THCudaCheck FAIL file=/opt/conda/conda-bld/pytorch_1524590031827/work/aten/src/THC/generic/THCStorage.cu line=58 error=2 : out of memory
Traceback (most recent call last):
  File "train.py", line 27, in <module>
    model.optimize_parameters()
  File "/home/paperspace/rgan/rgan/models/recycle_gan_model.py", line 333, in optimize_parameters
    self.backward_G()
  File "/home/paperspace/rgan/rgan/models/recycle_gan_model.py", line 283, in backward_G
    pred_A2 = self.netP_A(self.real_A0, self.real_A1)
  File "/home/paperspace/anaconda3/lib/python3.6/site-packages/torch/nn/modules/module.py", line 491, in __call__
    result = self.forward(*input, **kwargs)
  File "/home/paperspace/rgan/rgan/models/networks.py", line 359, in forward
    f1 = self.model1(input1)
  File "/home/paperspace/anaconda3/lib/python3.6/site-packages/torch/nn/modules/module.py", line 491, in __call__
    result = self.forward(*input, **kwargs)
  File "/home/paperspace/anaconda3/lib/python3.6/site-packages/torch/nn/modules/container.py", line 91, in forward
    input = module(input)
  File "/home/paperspace/anaconda3/lib/python3.6/site-packages/torch/nn/modules/module.py", line 491, in __call__
    result = self.forward(*input, **kwargs)
  File "/home/paperspace/anaconda3/lib/python3.6/site-packages/torch/nn/modules/instancenorm.py", line 50, in forward
    self.training or not self.track_running_stats, self.momentum, self.eps)
  File "/home/paperspace/anaconda3/lib/python3.6/site-packages/torch/nn/functional.py", line 1245, in instance_norm
    eps=eps)
  File "/home/paperspace/anaconda3/lib/python3.6/site-packages/torch/onnx/__init__.py", line 57, in wrapper
    return fn(*args, **kwargs)
  File "/home/paperspace/anaconda3/lib/python3.6/site-packages/torch/nn/functional.py", line 1233, in _instance_norm
    training=use_input_stats, momentum=momentum, eps=eps)
  File "/home/paperspace/anaconda3/lib/python3.6/site-packages/torch/nn/functional.py", line 1194, in batch_norm
    training, momentum, eps, torch.backends.cudnn.enabled
RuntimeError: cuda runtime error (2) : out of memory at /opt/conda/conda-bld/pytorch_1524590031827/work/aten/src/THC/generic/THCStorage.cu:58
wanshun123 commented 5 years ago

With my graphics card I was able to run it with images of 128x128.

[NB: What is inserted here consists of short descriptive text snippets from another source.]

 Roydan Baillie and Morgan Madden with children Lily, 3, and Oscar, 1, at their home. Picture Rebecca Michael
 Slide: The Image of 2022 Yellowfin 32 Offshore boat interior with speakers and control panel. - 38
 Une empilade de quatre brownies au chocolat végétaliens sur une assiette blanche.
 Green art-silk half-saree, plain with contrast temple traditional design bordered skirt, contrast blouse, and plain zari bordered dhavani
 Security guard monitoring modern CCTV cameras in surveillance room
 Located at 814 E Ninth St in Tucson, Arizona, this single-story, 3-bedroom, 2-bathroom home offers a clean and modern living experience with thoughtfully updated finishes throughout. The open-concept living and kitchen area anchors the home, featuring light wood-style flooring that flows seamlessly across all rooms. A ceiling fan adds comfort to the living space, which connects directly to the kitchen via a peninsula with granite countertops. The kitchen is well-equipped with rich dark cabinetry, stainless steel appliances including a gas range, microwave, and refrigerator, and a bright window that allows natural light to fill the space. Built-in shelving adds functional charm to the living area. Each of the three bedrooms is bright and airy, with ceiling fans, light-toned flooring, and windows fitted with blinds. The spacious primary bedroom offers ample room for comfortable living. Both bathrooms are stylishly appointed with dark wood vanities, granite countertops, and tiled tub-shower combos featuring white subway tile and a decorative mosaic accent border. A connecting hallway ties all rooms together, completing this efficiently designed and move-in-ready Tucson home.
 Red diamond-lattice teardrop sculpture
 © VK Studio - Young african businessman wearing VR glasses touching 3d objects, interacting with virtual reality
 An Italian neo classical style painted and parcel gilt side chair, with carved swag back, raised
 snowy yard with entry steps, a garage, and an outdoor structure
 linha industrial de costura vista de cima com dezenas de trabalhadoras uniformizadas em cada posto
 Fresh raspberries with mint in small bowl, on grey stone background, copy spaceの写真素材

claudetheboof commented 5 years ago

maybe consider implement this on Google COlab and run it from there, Colab provides you a free Tesla T4 for doing machine learning, I already using a heavily modified version of ReCycle-GAN on my Colab notebook.

claudetheboof commented 5 years ago

256x256 with batch size of 6 is the max I can go on Google Colab without having to use system's Ram, you could pushed it to Batch size of 8 , but it will train slightly slower ... but the result is worth it! either way whenever I train a GAN in general the more batch size you can squeeze in the better.

ak9250 commented 5 years ago

@claudetheboof do you have to retrain the model for each person, like trump obama and can only model be used for any face and how long does training take, can you also share you colab notebook?